[Article]:
================================

Updates to virty machines and their hypervisors, too

SUSE Linux is juicing its Enterprise Server 11 variant of Linux with Service Pack 3. Among many nips and tucks, the SP3 update brings support for new and emerging hardware to the operating system.

The company, the open source operating system arm of the Attachmate conglomerate owned by the private equity trio of Francisco Partners, Golden Gate Capital, and Thoma Bravo, already moved to the Linux 3.0 kernel with SLES 11 SP2 in February 2012.

Matthias Eckermann, senior product manager for SUSE Linux Enterprise, tells El Reg that the company has rolled up all the recent patches and updates to the Linux kernel and back-ported them to the 3.0 kernel already certified in SLES 11 SP2. That kernel had support for up to 4,096 virtual processors, and now with the SP3 update, the chameleon-colored operating system can address up to 16TB of physical memory on a single system.

"As far as I know, no one has ever tested a machine that large," says Eckermann. "It will get interesting when you go beyond 64TB for a data warehouse because you cannot always partition a database. So it is good to have a very large memory space."

The Itanium and PowerPC/Power kernels can scale to 1PB of main memory, theoretically, while IBM's System z mainframes top out at 4TB and 64-bit x86 processors peak at 64TB. The tested and certified limit on an Itanium machine is 8TB, on a mainframe is 256GB, and on x86 machines is now 16TB. With the SP3 update, the PowerPC/Power kernel has been tested up to 16TB as well,as you can see in the release notes.

The SP3 update supports IBM's latest eight-core Power7+ processors, which rolled out last fall in some machines and this spring in others, and according to Eckermann has been updated so the kernel can boot on IBM's future Power8 chips, which are expected sometime next year.

Future UV shared memory systems from Silicon Graphics are also enabled with SP3, and although the release notes are not specific, that has to mean a variant of the UV 2 system using Intel's "Ivy Bridge" Xeon E5 chips expected in the third quarter, probably around September if the rumors are right.

The kernel supports other Ivy Bridge machines, of course, including future "Ivy Bridge-EX" Xeon E7 processors. Intel's current "Haswell" Core chips for PCs and Xeon E3 chips for servers and workstations are also enabled with SP3, as is the Opteron 4300 and 6300 processors from AMD.

================================

[Task list]:
1. Reproduce the passage of the SUSE Linux article between "SUSE Linux is" and "the operating system.", inclusive.
2. Carry on writing the SUSE Linux Enterprise Server 11 SP3 article from the point where it stops.
The material that comes next is separate from the SUSE Linux article.

[Raw data]:
================================

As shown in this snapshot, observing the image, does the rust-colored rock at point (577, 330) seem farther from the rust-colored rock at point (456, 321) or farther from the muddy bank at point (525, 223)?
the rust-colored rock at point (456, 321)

================================

[Responses by task]:
1.
SUSE Linux is juicing its Enterprise Server 11 variant of Linux with Service Pack 3. Among many nips and tucks, the SP3 update brings support for new and emerging hardware to the operating system.

2.
On the server virtualization front, the latest KVM 1.4 and Xen 4.2 hypervisors have been pulled into SLES 11 SP3, and the virtual CPU and virtual memory limits of their virtual machines have been consequently expanded from the SP2 release.

KVM now supports up to 160 virtual CPUs per and 2TB of virtual memory per guest partition, with up to eight virtual network interfaces. There is no limit on the number of guests, but the total virtual CPUs across guest partitions cannot exceed a number that is equal to eight times the number of cores in the physical machine. (On a two-socket Xeon E5 server with 32 threads, that is 256 virtual CPUs max.)

The Xen hypervisor, still in use by plenty of SUSE Linux shops, can span 255 processors or threads (whichever is the larger number in the system) and span 2TB of physical memory. A virtual machine running atop Xen can access 32 virtual CPUs and 512GB of virtual memory.

Both the KVM and Xen hypervisors have been tweaked to support a bunch of new instructions in the Haswell family of chips, such as fused multiply add, 256-bit integer vectors, and MOVBE support, which will apparently help the performance of both hypervisors.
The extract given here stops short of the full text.